Page extract:
----
Taking snaps was Andre Ware, throwing the football was Andre Ware. Catching the football was Manny Hazard. Records were broken.

Let’s begin with Ware. He won the Heisman Trophy, becoming the first African American quarterback to do so in the history of NCAA football. He wasn’t only the best quarterback in the nation. He was the best football player in the nation. So much so that not even the loss of live televised games could stop him from earning the attention and respect he deserved.

In his record setting ’89 season, Andre Ware threw for 4,699 yards and 46 touchdowns.

The ball looked so good leaving Ware’s hand, so enthralling spinning through the air, that Manny Hazard had no choice but to pluck it out of the sky. Hazard wouldn’t let anyone else have it. He wanted it for himself.

And Hazard got it, always. His 142 receptions in 1989 is the NCAA single-season record. He also led the nation that season with 22 touchdown receptions.

Live television or no, Houston went 9-2 and finished the season ranked #14 in the AP Poll.

It’s hard not to wish we all had season tickets to watch the Cougars play that season. I can only imagine that we would all be better people had we been there to see it.

1994: Penn State

Kerry Collins and Bobby Engram

In 1994, Penn State went 12-0, demolishing the Big Ten and everyone else in their path. The Nittany Lions led the nation in points per game, averaging an unbelievable 47 points every time they took the field. Kerry Collins was throwing to Bobby Engram.

Collins completed 176 passes for 2,679 yards and 21 touchdowns. He finished fourth in the Heisman voting and would go in the first round, the fifth overall pick, to the Carolina Panthers. But 1994 earned him a slew of honors: Big Ten Offensive Player of the Year, Consensus All-American, Davey O’Brien Award, Maxwell Award, and Sammy Baugh Trophy.
----
Supplied entries:
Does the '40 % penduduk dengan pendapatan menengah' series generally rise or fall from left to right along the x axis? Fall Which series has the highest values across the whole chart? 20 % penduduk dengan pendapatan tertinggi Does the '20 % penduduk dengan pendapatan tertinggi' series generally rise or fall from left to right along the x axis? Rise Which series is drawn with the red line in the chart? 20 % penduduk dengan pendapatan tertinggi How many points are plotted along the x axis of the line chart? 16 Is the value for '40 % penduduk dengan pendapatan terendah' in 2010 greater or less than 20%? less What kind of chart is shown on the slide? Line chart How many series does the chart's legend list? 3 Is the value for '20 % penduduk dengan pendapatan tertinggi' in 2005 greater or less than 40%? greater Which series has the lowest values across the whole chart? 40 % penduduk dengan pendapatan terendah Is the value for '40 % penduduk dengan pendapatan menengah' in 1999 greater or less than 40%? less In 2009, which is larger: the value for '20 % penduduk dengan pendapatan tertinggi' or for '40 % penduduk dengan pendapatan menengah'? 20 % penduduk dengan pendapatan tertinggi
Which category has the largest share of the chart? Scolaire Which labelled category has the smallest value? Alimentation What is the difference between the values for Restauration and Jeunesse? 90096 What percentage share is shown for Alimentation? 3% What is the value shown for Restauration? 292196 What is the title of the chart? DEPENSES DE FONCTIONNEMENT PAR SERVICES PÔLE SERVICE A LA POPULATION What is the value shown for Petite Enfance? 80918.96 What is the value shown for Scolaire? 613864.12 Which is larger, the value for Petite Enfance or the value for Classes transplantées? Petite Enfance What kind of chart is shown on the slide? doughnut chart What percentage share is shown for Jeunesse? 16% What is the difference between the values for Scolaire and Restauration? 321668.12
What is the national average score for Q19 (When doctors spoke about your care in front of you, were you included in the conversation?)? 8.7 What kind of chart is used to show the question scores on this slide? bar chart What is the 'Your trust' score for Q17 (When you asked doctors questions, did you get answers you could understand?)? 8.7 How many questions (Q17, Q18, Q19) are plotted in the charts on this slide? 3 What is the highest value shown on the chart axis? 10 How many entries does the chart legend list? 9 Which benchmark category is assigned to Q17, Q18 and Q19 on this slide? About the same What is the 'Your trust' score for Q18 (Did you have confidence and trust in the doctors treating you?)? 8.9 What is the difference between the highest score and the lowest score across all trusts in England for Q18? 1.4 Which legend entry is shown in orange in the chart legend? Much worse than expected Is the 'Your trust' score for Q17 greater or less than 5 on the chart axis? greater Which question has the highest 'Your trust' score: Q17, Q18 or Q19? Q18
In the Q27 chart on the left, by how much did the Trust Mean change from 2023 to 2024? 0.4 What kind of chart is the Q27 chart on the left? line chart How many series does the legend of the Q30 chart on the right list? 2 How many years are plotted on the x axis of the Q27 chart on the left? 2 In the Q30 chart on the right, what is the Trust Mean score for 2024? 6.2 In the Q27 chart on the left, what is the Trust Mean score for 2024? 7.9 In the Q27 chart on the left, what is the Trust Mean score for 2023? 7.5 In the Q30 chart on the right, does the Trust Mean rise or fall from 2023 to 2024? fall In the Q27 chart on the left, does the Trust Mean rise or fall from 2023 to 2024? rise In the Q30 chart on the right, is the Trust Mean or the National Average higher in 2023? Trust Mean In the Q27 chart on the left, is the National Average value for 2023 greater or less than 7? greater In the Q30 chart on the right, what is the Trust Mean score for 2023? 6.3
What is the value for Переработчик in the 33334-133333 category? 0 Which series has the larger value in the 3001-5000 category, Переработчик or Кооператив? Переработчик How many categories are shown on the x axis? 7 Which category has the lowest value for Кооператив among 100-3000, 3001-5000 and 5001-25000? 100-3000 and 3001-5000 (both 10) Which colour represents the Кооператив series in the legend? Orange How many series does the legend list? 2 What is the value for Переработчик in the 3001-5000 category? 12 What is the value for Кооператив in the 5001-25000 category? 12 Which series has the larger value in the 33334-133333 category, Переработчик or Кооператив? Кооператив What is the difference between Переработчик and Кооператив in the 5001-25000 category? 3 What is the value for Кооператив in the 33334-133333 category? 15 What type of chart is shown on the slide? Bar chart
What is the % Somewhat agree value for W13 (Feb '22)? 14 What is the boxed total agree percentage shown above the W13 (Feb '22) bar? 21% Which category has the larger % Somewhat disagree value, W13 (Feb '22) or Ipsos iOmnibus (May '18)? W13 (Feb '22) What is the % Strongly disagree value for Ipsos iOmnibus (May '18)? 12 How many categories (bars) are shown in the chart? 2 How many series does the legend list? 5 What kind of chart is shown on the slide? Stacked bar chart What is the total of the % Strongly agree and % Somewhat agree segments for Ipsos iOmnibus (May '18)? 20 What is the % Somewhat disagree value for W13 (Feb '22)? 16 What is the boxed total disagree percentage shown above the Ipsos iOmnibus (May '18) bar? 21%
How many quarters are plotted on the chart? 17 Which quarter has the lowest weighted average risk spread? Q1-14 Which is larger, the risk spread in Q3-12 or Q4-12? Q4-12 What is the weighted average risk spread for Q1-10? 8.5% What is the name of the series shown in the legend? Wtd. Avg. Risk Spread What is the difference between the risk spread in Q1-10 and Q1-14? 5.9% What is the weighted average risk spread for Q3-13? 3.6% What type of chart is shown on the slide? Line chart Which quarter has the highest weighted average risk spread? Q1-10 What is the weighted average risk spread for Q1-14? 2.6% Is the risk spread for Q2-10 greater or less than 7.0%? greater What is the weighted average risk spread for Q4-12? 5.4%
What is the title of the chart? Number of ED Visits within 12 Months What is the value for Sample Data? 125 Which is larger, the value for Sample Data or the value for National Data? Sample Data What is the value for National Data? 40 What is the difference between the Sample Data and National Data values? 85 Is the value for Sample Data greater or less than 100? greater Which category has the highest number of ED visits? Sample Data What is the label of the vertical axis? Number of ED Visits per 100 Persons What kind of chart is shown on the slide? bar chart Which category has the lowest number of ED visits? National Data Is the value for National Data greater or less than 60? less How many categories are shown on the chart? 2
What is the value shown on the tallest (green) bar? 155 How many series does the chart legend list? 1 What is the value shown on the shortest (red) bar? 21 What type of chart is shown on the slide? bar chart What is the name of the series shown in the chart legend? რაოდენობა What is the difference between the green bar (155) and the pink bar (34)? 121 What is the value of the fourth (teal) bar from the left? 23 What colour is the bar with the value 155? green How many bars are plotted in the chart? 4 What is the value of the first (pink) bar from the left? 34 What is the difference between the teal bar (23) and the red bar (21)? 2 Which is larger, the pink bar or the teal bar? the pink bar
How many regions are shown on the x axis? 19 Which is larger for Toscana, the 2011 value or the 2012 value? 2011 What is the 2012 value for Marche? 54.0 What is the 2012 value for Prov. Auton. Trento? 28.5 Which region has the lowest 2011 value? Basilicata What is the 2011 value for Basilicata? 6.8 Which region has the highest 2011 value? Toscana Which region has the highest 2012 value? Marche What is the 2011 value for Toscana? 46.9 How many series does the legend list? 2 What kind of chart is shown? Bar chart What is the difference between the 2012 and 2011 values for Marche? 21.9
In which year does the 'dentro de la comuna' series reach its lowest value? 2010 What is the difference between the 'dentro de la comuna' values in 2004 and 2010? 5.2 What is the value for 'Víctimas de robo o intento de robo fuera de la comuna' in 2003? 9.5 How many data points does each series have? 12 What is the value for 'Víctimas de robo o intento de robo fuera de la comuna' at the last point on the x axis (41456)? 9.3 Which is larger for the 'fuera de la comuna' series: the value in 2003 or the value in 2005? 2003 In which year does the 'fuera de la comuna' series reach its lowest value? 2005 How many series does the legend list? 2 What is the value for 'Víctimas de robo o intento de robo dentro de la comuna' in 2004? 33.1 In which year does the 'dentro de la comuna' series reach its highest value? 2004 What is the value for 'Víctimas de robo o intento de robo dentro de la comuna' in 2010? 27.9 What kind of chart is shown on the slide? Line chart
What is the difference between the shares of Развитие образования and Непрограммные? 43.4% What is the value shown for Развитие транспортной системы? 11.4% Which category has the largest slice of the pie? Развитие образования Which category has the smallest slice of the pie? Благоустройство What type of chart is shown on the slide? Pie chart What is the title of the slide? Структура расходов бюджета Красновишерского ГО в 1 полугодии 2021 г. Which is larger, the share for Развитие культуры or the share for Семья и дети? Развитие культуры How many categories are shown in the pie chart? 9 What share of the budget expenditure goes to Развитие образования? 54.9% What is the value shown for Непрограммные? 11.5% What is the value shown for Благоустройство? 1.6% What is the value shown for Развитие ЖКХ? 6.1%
----
Prompt 1:
In the college football passage, how many touchdown receptions did Manny Hazard have in 1989?
Prompt 2:
Copy the stretch of the college football passage from "In his record" through "22 touchdown receptions.".
The rows have no connection to the college football passage.

Output 1:
22

Output 2:
In his record setting ’89 season, Andre Ware threw for 4,699 yards and 46 touchdowns.

The ball looked so good leaving Ware’s hand, so enthralling spinning through the air, that Manny Hazard had no choice but to pluck it out of the sky. Hazard wouldn’t let anyone else have it. He wanted it for himself.

And Hazard got it, always. His 142 receptions in 1989 is the NCAA single-season record. He also led the nation that season with 22 touchdown receptions.